Hi! 

Normally, people will choose "lazy" method, define default charset as 
'utf8'. But based on the information of mysql, one might be able to define at 
table level as 'utf-8' instead of whole database charset. 
In normal case, only certain table or certain "col" might store 
'utf-8' data. Hence I would like to use: define table or specific 
colum as 'utf-8' when I create a table where I expect the table or 
"col" most likely hold unicode data. 

Regards 

Zhi 



Adam Fields <[EMAIL PROTECTED]> wrote:

>On Thu, May 12, 2005 at 10:08:33PM +0300, Gleb Paharenko wrote:
>> Hello.
>> 
>> > Is this a known issue?
>> 
>> It is interesting for me. According to the:
>> 
>>   http://dev.mysql.com/doc/mysql/en/charset-metadata.html
>> 
>> MySQL stores usernames in utf8. Yes, you should convert your
>> tables to utf8, however, in my opinion, you don't have to do
>> this with 'mysql' database. Could you lose the characters from the
>> users' names due to other reasons (wrong character set for your client
>> application)?

Dataset section:
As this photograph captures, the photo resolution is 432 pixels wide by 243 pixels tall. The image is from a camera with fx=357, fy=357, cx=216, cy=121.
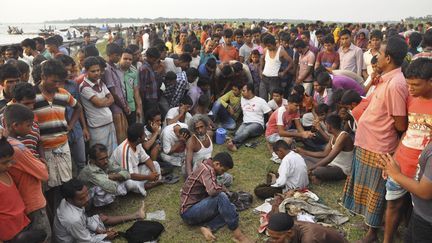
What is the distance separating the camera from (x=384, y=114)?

Exercise prompt:
Duplicate word for word the stretch of the MySQL character-set message from "Normally, people will" through "whole database charset.".

Finished exercise:
Normally, people will choose "lazy" method, define default charset as 
'utf8'. But based on the information of mysql, one might be able to define at 
table level as 'utf-8' instead of whole database charset.